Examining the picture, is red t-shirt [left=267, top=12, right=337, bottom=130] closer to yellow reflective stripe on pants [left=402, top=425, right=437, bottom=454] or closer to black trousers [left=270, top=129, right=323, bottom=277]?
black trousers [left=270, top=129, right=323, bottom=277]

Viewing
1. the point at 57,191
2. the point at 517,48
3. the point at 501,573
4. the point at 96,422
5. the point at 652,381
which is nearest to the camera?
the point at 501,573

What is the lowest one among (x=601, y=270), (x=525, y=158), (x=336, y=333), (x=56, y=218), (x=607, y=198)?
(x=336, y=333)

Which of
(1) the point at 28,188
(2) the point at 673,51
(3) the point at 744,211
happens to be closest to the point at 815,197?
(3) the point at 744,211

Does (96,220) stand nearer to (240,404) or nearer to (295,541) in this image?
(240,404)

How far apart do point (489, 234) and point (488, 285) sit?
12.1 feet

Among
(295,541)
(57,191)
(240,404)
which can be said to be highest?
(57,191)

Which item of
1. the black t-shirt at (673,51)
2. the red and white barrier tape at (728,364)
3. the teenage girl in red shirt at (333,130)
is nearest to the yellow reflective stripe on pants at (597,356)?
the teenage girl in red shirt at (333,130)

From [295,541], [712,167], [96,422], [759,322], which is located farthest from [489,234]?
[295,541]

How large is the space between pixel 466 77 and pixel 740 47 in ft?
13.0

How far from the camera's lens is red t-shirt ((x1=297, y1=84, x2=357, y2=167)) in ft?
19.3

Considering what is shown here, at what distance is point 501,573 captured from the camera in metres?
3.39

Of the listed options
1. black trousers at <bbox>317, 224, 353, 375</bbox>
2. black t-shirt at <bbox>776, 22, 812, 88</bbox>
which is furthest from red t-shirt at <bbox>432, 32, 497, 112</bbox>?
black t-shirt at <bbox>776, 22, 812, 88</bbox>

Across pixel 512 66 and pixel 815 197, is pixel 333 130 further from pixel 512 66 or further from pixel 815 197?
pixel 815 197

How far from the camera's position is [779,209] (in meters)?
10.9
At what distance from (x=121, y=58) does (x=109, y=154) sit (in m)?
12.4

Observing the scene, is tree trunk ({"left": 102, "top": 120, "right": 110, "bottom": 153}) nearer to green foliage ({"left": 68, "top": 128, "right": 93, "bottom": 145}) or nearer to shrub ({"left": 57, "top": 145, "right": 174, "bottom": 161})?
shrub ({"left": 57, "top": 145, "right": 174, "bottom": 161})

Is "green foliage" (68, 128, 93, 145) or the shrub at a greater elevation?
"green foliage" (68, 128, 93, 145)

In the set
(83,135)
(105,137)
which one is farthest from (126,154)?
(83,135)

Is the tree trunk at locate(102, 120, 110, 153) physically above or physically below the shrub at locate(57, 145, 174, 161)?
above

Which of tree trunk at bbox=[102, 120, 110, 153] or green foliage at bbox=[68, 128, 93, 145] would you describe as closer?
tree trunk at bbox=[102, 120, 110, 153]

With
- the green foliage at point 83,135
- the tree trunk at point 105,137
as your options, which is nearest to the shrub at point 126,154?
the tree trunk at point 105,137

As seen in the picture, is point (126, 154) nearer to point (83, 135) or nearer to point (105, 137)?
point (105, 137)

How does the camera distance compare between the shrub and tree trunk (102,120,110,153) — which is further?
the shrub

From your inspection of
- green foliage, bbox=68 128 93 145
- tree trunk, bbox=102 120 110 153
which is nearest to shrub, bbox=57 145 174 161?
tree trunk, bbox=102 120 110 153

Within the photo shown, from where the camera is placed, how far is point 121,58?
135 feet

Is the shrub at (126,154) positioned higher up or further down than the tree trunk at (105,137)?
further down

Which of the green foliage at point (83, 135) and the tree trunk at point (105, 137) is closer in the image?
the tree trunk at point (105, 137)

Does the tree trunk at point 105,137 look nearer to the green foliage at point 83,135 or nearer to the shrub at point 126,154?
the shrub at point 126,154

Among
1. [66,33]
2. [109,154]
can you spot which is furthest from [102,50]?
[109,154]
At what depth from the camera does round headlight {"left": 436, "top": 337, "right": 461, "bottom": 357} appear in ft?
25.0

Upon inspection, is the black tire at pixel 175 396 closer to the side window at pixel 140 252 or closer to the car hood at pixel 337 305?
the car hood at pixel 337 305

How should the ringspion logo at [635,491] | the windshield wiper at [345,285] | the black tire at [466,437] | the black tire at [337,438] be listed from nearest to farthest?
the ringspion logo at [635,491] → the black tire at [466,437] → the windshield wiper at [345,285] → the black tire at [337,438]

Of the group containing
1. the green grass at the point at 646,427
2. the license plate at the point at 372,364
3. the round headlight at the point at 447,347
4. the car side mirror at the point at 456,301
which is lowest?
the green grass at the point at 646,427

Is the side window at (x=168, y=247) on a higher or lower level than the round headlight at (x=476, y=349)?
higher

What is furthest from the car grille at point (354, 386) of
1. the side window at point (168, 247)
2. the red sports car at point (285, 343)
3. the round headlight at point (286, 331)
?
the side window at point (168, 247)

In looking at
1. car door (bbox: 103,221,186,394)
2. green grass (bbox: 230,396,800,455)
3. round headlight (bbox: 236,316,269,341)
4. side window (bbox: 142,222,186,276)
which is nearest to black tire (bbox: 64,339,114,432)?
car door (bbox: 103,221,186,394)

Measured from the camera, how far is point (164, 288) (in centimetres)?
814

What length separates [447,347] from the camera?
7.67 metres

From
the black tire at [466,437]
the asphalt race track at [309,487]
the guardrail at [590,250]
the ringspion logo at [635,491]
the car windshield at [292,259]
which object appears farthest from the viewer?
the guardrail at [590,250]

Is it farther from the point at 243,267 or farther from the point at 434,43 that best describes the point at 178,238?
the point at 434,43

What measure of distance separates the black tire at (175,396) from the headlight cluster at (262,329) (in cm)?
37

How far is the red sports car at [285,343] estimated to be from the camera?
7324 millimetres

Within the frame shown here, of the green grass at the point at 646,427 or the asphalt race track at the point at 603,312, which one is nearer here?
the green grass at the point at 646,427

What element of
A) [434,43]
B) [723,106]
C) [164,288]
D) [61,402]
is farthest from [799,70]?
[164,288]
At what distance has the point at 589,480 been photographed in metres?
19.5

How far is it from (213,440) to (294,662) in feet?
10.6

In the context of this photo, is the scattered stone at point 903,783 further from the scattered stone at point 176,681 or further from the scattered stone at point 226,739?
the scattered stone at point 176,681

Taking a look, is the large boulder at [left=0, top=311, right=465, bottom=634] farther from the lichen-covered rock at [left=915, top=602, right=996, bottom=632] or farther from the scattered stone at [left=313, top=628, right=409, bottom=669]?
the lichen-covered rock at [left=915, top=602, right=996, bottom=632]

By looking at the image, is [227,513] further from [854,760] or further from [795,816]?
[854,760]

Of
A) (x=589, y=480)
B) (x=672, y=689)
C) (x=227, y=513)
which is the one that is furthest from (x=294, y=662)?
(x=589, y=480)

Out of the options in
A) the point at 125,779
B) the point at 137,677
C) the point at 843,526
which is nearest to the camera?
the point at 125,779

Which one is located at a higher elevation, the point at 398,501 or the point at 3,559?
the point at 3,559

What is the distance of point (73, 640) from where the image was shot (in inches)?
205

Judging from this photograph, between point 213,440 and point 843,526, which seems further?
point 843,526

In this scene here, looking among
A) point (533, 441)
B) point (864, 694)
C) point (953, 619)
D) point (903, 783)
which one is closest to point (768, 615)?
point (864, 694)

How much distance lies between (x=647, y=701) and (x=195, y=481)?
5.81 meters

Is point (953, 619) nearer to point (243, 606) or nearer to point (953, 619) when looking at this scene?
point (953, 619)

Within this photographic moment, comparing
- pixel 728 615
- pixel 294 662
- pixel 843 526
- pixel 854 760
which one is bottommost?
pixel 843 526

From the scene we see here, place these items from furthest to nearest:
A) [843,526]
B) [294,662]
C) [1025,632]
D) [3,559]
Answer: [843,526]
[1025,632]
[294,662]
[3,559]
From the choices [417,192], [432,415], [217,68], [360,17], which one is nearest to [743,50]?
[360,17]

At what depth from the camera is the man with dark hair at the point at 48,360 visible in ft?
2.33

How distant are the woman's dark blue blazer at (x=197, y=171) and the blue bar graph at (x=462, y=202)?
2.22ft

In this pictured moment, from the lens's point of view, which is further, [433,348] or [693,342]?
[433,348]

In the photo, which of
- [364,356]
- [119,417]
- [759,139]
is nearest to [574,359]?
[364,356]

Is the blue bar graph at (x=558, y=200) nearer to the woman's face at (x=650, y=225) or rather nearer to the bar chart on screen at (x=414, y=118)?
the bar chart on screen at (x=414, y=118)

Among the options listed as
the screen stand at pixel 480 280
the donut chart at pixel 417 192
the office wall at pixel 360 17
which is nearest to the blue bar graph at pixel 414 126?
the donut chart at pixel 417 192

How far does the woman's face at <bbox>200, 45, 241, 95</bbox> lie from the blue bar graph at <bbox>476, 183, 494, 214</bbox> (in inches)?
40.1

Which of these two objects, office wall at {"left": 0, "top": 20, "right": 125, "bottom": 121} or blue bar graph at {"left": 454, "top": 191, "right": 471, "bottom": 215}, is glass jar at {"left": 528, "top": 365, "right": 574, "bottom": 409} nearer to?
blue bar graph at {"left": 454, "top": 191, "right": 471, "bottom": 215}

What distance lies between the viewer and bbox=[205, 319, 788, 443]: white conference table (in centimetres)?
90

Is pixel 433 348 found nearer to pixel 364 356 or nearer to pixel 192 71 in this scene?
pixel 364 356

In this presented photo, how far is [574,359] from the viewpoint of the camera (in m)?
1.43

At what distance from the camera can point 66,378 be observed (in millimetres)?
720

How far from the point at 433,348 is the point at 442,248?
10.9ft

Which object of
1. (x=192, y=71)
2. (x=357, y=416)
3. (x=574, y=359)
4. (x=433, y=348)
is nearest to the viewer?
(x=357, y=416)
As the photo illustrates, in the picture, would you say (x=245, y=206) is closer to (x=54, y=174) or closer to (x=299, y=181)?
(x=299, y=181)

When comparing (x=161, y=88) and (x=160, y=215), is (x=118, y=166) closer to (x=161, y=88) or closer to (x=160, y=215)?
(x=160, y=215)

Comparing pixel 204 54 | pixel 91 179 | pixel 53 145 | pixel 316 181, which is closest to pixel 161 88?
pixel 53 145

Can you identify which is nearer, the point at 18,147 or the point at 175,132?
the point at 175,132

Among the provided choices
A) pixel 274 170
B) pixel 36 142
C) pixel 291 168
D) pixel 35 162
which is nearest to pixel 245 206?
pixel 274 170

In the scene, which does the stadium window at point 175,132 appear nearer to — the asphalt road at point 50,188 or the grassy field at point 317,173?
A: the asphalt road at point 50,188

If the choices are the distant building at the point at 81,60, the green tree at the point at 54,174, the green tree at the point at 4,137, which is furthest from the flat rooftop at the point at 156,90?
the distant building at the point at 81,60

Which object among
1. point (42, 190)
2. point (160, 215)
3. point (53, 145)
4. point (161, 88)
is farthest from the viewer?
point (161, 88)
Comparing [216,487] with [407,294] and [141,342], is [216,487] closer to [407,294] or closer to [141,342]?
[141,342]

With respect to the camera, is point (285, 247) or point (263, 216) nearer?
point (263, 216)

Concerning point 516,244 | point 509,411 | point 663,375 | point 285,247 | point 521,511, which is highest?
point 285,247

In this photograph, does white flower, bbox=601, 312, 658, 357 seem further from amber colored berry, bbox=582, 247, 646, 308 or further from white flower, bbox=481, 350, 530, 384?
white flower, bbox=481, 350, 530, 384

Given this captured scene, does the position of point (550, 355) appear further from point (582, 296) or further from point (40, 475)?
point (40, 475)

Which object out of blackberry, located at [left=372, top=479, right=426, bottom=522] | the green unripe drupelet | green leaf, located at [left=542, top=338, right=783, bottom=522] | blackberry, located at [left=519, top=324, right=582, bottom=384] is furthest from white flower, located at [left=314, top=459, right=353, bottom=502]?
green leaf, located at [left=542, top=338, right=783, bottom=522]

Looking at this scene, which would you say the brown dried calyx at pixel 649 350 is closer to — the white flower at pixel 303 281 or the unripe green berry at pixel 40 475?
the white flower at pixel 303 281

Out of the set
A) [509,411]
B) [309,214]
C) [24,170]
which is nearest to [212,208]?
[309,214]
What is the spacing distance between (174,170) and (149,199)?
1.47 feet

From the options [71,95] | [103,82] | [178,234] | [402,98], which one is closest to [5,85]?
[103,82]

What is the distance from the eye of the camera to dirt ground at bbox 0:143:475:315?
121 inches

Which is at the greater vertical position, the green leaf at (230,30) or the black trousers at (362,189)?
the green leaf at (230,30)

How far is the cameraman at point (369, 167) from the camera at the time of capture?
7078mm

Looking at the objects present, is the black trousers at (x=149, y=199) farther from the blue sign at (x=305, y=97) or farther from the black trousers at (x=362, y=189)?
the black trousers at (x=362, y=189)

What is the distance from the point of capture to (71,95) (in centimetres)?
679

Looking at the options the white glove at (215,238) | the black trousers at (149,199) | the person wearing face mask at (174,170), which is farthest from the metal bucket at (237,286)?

> [Work to be completed] Only the lines from the one containing "Looking at this scene, which" to the end of the listing belong in the output, each reproduced exactly.

> [Completed task]
Looking at this scene, which would you say the brown dried calyx at pixel 649 350 is closer to — the white flower at pixel 303 281 or the unripe green berry at pixel 40 475?
the white flower at pixel 303 281

Out of the set
A) [509,411]
B) [309,214]
C) [24,170]
which is nearest to [212,208]?
[309,214]
What is the spacing distance between (174,170) and (149,199)?
1.47 feet

From the options [71,95] | [103,82] | [178,234] | [402,98], which one is closest to [5,85]?
[103,82]

What is the distance from the eye of the camera to dirt ground at bbox 0:143:475:315?
121 inches

Which is at the greater vertical position, the green leaf at (230,30) or the black trousers at (362,189)?
the green leaf at (230,30)

How far is the cameraman at point (369, 167) from the camera at the time of capture?
7078mm

Looking at the objects present, is the black trousers at (x=149, y=199) farther from the blue sign at (x=305, y=97) or farther from the black trousers at (x=362, y=189)?
the black trousers at (x=362, y=189)

What is the distance from the point of capture to (71,95) (in centimetres)?
679

Looking at the options the white glove at (215,238) | the black trousers at (149,199) | the person wearing face mask at (174,170), which is farthest from the metal bucket at (237,286)?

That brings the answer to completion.